The following validation errors can not be ignored: DOCUMENT_NOT_FOUND, DOCUMENT_PHOTO_NOT_FOUND

Response

HTTP 200/OK

API function ‘OK’ response data is always in JSON format.

Usage example

import base64

data = open("/data/image0.png", "rb").read()
post_res = requests.post(
    url="<URL>/check_liveness",
    json={
        "image": base64.b64encode(data).decode("utf-8"),
        "pipelines": [
            {"pipeline_name": "default-sr", "calibration": "REGULAR"},
            {"pipeline_name": "default-pc"},
            {"pipeline_name": "umbrellabird-ps"},
        ],
    },
)
const url = '<URL>/check_liveness';

function checkLiveness(image_buffer) {
    const data = {
        "image": btoa(image_buffer),
        "pipelines": [
            {
                "pipeline_name": "default-sr",
                "calibration": "REGULAR"
            },
            {
                "pipeline_name": "default-pc"
            },
            {
                "pipeline_name": "umbrellabird-ps"
            }
        ]
    };

    const req = new XMLHttpRequest();

    req.open('POST', url, true);
    req.setRequestHeader("Content-Type", "application/json;charset=UTF-8");
    req.onreadystatechange = function () {
        if (this.readyState == 4 && this.status == 200) {
            alert(this.responseText);
        }
    };
    req.send(JSON.stringify(data));
}
(echo -n '{
              "image": "'; base64 image0.png; echo '",
              "pipelines": [
                  {"pipeline_name": "default-sr", "calibration": "REGULAR"},
                  {"pipeline_name": "default-pc"},
                  {"pipeline_name": "umbrellabird-ps"}
               ]
          }') | \
curl -H "Content-Type: application/json" \
     -X POST -d @- "<URL>/check_liveness"

Response body examples

{
    "aggregate_liveness_probability": 1.0,
    "aggregate_quality_score": 1.0,
    "aggregate_image_quality_warnings": [],
    "pipeline_results": [
        {
            "pipeline_name": "default-sr",
            "calibration": "REGULAR",
            "result" : {
                "liveness_probability": 1.0,
                "liveness_score": 1.0,
                "quality_score": 0.0,
                "image_quality_warnings": [],
                "status_code": "OK"
            }
        },
        {
            "pipeline_name": "default-pc",
            "calibration": "REGULAR",
            "result" : {
                "liveness_probability": 1.0,
                "liveness_score": 1.0,
                "quality_score": 0.0,
                "image_quality_warnings": [],
                "status_code": "OK"
            }
        },
        {
            "pipeline_name": "umbrellabird-ps",
            "calibration": "REGULAR",
            "result" : {
                "status_code": "DOCUMENT_PHOTO_NOT_FOUND"
            }
        }
    ]
}

Interpretation of result

Field Description
status_code Image validation status code (image validation is performed beforehand each liveness check)
liveness_score Raw liveness checking score, can be used for calibration
liveness_probability Document liveness probability from 0 to 1
image_quality_warnings Image quality warnings
quality_score Image quality checking score (deprecated)
aggregate_liveness_probability Aggregate document liveness probability from 0 to 1
aggregate_quality_score Aggregate image quality checking score (deprecated)
aggregate_image_quality_warnings Aggregate image quality warnings

Note

In case if any liveness check result's from the pipeline_results status code is not OK, the aggregate_liveness_probability, aggregate_quality_score and aggregate_image_quality_warnings fields are not present since in that case it's impossible to aggregate liveness check results

Aggregate liveness probability is the main response of the system, and it should always be used to make a liveness check decision. The image is accepted as "live" when probability is greater than 0.5. Probability value range is [0; 1].

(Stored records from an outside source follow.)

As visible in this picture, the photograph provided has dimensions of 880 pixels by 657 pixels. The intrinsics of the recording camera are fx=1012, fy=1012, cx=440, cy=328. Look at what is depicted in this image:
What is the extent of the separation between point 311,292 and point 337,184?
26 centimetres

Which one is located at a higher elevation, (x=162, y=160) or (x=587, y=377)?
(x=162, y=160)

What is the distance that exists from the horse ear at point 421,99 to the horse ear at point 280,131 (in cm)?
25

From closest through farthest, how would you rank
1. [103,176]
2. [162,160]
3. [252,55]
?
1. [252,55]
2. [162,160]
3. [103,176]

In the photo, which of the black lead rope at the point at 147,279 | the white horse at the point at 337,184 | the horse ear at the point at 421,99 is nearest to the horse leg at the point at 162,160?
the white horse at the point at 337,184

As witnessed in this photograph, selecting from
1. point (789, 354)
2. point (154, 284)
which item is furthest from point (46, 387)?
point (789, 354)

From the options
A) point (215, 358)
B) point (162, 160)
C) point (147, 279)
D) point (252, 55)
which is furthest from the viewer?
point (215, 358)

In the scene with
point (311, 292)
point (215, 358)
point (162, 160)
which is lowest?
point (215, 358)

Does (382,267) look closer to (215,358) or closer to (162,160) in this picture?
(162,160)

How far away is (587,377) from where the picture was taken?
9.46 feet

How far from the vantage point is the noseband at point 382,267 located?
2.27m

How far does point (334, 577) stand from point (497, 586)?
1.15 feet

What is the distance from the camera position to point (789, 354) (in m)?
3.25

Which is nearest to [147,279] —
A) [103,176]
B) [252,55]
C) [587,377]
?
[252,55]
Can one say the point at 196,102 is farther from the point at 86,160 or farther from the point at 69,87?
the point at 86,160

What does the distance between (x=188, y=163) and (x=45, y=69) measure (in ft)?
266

Raw liveness score can be used for BPCER / APCER tuning and is provided mostly for calibration purposes. The range of score value is unbound.

Quality score is a mark of image "goodness". High values indicate that image is quality enough for liveness checking.

We highly advise you to analyze the image quality warnings and reject inappropriate images.

POST /check_liveness_file

Query parameters

Parameter Type Description Required
pipelines String[] Liveness pipelines to be used for checking liveness True
calibrations String[] Calibrations to be used for checking liveness ("REGULAR", "SOFT" or "HARD") False
errors_to_ignore String[] Defines which validation errors should be ignored during the liveness check ("DOCUMENT_CROPPED" or "DOCUMENT_IS_COLORLESS") False

Note

The following validation errors can not be ignored: DOCUMENT_NOT_FOUND, DOCUMENT_PHOTO_NOT_FOUND

Request parameters

Parameter Type Description Required
file File The binary image data uploaded as a file True

This is a convenience endpoint duplicating the /check_liveness one's functionality, but supporting file uploads instead of base64-encoded data. It's mostly intended for quick tests and evaluations conducted using software which doesn't operate well with base64-encoded data, e.g. Postman.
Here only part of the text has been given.